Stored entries
——
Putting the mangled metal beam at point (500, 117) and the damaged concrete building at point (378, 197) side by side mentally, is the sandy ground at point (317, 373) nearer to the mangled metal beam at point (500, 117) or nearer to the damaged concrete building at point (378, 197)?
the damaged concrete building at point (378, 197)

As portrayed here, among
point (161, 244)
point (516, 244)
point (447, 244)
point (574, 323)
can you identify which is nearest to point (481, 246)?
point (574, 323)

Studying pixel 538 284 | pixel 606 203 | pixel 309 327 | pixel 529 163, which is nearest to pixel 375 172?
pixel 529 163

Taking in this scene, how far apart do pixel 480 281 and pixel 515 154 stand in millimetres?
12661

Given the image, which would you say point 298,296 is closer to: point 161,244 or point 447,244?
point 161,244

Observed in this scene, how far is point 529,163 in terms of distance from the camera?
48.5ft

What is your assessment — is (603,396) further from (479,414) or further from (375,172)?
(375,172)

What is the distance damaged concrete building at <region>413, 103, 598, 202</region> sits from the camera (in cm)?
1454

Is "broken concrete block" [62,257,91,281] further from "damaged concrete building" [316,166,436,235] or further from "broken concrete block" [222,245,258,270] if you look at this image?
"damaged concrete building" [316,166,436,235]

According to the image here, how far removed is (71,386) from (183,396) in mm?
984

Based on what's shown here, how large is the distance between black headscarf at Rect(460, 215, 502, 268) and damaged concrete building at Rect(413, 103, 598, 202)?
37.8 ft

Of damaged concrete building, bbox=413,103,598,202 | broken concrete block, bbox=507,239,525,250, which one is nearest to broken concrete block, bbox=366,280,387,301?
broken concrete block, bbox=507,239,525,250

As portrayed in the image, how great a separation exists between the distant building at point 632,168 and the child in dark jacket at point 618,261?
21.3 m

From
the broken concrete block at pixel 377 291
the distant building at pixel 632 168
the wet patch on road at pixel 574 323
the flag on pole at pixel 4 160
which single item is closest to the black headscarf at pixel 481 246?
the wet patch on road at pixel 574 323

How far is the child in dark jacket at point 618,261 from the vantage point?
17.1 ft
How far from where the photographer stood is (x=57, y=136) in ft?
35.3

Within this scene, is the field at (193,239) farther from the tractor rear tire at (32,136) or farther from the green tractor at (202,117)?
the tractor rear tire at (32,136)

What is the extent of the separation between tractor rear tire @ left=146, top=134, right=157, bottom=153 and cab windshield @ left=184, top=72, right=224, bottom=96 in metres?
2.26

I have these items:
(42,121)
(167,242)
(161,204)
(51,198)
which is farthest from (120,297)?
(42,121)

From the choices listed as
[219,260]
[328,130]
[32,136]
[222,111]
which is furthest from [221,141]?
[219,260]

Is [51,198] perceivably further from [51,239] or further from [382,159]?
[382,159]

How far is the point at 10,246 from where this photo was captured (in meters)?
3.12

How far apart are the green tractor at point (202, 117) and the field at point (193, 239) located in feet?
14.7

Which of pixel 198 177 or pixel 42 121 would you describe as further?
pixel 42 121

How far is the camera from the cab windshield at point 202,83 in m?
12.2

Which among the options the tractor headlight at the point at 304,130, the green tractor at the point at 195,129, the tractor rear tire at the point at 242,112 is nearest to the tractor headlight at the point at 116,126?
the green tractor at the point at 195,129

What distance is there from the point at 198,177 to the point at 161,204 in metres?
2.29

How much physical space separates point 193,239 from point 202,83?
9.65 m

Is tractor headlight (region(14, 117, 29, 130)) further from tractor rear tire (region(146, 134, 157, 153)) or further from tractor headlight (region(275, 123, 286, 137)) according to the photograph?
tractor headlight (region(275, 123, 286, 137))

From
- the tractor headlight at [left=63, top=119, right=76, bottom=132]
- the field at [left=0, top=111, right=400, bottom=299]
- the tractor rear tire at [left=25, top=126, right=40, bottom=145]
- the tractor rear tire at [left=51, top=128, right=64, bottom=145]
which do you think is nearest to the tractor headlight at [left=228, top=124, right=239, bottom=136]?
——
● Task instructions:
Revise the items above so that every "mangled metal beam" becomes "twisted steel girder", leaving all other wording unchanged.

● Written response:
Putting the twisted steel girder at point (500, 117) and the damaged concrete building at point (378, 197) side by side mentally, is the sandy ground at point (317, 373) nearer to the twisted steel girder at point (500, 117) or nearer to the damaged concrete building at point (378, 197)?
the damaged concrete building at point (378, 197)

As portrayed here, among
point (161, 244)
point (516, 244)
point (447, 244)
point (574, 323)
can you identify which is nearest to point (481, 246)?
point (574, 323)

Studying pixel 538 284 | pixel 606 203 | pixel 309 327 | pixel 529 163, which is nearest to pixel 375 172?
pixel 529 163

Taking in this scene, how far apart do pixel 480 281 and pixel 515 154 stand in millimetres?
12661

Given the image, which would you say point 298,296 is closer to: point 161,244 or point 447,244?
point 161,244

Observed in this scene, how far is point 529,163 in terms of distance from the camera?
48.5ft

What is your assessment — is (603,396) further from (479,414) or further from (375,172)?
(375,172)

What is the distance damaged concrete building at <region>413, 103, 598, 202</region> sits from the camera (in cm)?
1454

Is "broken concrete block" [62,257,91,281] further from "damaged concrete building" [316,166,436,235] or further from "broken concrete block" [222,245,258,270] if you look at this image?
"damaged concrete building" [316,166,436,235]

According to the image here, how far removed is (71,386) from (183,396) in mm?
984

Based on what's shown here, how large is the distance between black headscarf at Rect(460, 215, 502, 268) and damaged concrete building at Rect(413, 103, 598, 202)?
37.8 ft

Of damaged concrete building, bbox=413,103,598,202 | broken concrete block, bbox=507,239,525,250, which one is nearest to broken concrete block, bbox=366,280,387,301?
broken concrete block, bbox=507,239,525,250

As portrayed in the image, how great a separation exists between the distant building at point 632,168 and the child in dark jacket at point 618,261?
21.3 m

From
the broken concrete block at pixel 377 291
the distant building at pixel 632 168
the wet patch on road at pixel 574 323
the flag on pole at pixel 4 160
which single item is closest to the black headscarf at pixel 481 246?
the wet patch on road at pixel 574 323

How far is the child in dark jacket at point 618,261 from the vantage point?
17.1 ft
How far from where the photographer stood is (x=57, y=136) in ft?
35.3

Within this scene, is the field at (193,239) farther from the tractor rear tire at (32,136) or farther from the green tractor at (202,117)?
the tractor rear tire at (32,136)

What is the extent of the separation between tractor rear tire @ left=146, top=134, right=157, bottom=153 and cab windshield @ left=184, top=72, right=224, bottom=96 in metres?
2.26

I have these items:
(42,121)
(167,242)
(161,204)
(51,198)
which is farthest from (120,297)?
(42,121)

From the choices listed as
[219,260]
[328,130]
[32,136]
[222,111]
which is furthest from [221,141]?
[219,260]

Is [51,198] perceivably further from [51,239] or further from [382,159]?
[382,159]

How far is the point at 10,246 from where this photo was captured (in meters)?
3.12

How far apart are the green tractor at point (202, 117) and the field at point (193, 239) located in feet?
14.7

Which of pixel 198 177 or pixel 42 121 would you describe as further?
pixel 42 121

How far is the camera from the cab windshield at point 202,83 in m?
12.2

Which among the options the tractor headlight at the point at 304,130, the green tractor at the point at 195,129, the tractor rear tire at the point at 242,112 is nearest to the tractor headlight at the point at 116,126?
the green tractor at the point at 195,129

What distance is there from the point at 198,177 to the point at 161,204 in metres?
2.29

How much physical space separates point 193,239 from point 202,83?
9.65 m

Is tractor headlight (region(14, 117, 29, 130)) further from tractor rear tire (region(146, 134, 157, 153)) or further from tractor headlight (region(275, 123, 286, 137)) according to the photograph?
tractor headlight (region(275, 123, 286, 137))

From
- the tractor headlight at [left=63, top=119, right=76, bottom=132]
- the field at [left=0, top=111, right=400, bottom=299]
- the tractor rear tire at [left=25, top=126, right=40, bottom=145]
- the tractor rear tire at [left=51, top=128, right=64, bottom=145]
which do you think is nearest to the tractor headlight at [left=228, top=124, right=239, bottom=136]?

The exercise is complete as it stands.